Provided passage:

Thursday, 11 June 2015

THE UNAFFORDABLE CARE ACT IS AN UNQUALIFIED DISASTER « The Burning Platform

THE UNAFFORDABLE CARE ACT IS AN UNQUALIFIED DISASTER « The Burning Platform



Obama declared that Obamacare would not add one dime to the national debt. Obama declared that every family in America would see their annual premiums go down by $2,500. Obama declared that 30 million uninsured Americans would now be covered.
Does anyone ever get held accountable for their promises in this country?
My annual healthcare costs have risen by an average of 10% per year since Obamacare was implemented, and I work for a large institution. Millions have lost coverage or have seen their costs double or triple.
The assumptions put forth by the government were bogus, so premiums for the actual Obamacare plans are going up 20% to 50% per year.
No liberal ever mentions the fact that deductibles for the cheapest Obamacare plans run from $5,000 to $10,000. How many middle class people can pay those deductibles?
And the coup de grace. Only 10 million people are signed up for Obamacare, and most of them had coverage before it came along.
Obamacare is a disaster and will only get worse as time goes on. The Medicaid system is being swamped and the bankrupt states will become more bankrupt.
Government destroying our lives, a day at a time. So it goes.

Guest Post by Michael Tanner
As we await the Supreme Court’s decision on subsidies, an interim report. We haven’t heard much about Obamacare from the media lately (with the exception of Paul Krugman, who slips a paragraph into every other column — regardless of topic — to tell us how well it’s working). It’s as if both supporters and opponents of the health-care law are holding their collective breaths as they wait for the Supreme Court, which is expected to decide any day now whether the law will be able to survive in its current form.

Data provided:
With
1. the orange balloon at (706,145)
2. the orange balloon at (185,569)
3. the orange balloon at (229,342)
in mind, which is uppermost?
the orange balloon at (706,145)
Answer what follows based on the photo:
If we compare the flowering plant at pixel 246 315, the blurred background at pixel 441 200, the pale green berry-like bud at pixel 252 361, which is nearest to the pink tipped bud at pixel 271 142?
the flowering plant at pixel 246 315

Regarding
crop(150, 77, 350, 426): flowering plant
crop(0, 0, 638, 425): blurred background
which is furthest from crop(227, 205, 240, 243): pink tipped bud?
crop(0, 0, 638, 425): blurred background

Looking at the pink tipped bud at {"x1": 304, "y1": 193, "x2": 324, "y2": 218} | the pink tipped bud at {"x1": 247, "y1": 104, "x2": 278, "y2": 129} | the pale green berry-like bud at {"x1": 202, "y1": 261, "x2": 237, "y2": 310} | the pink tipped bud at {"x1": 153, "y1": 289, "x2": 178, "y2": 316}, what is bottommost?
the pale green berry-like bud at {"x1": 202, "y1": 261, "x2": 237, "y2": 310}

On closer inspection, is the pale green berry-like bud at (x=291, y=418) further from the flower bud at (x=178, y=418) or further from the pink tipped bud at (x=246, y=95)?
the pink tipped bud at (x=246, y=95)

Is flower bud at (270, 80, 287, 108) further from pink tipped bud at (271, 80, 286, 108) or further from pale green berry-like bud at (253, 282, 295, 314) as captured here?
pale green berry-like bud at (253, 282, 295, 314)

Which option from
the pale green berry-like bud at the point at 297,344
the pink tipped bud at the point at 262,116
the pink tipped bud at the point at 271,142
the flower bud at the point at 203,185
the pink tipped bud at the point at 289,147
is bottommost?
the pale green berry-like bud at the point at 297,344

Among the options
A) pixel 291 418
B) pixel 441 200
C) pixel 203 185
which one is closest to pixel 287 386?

Your instructions:
In the post about Obamacare, what range does it give for deductibles on the cheapest Obamacare plans?

Final answer:
$5,000 to $10,000.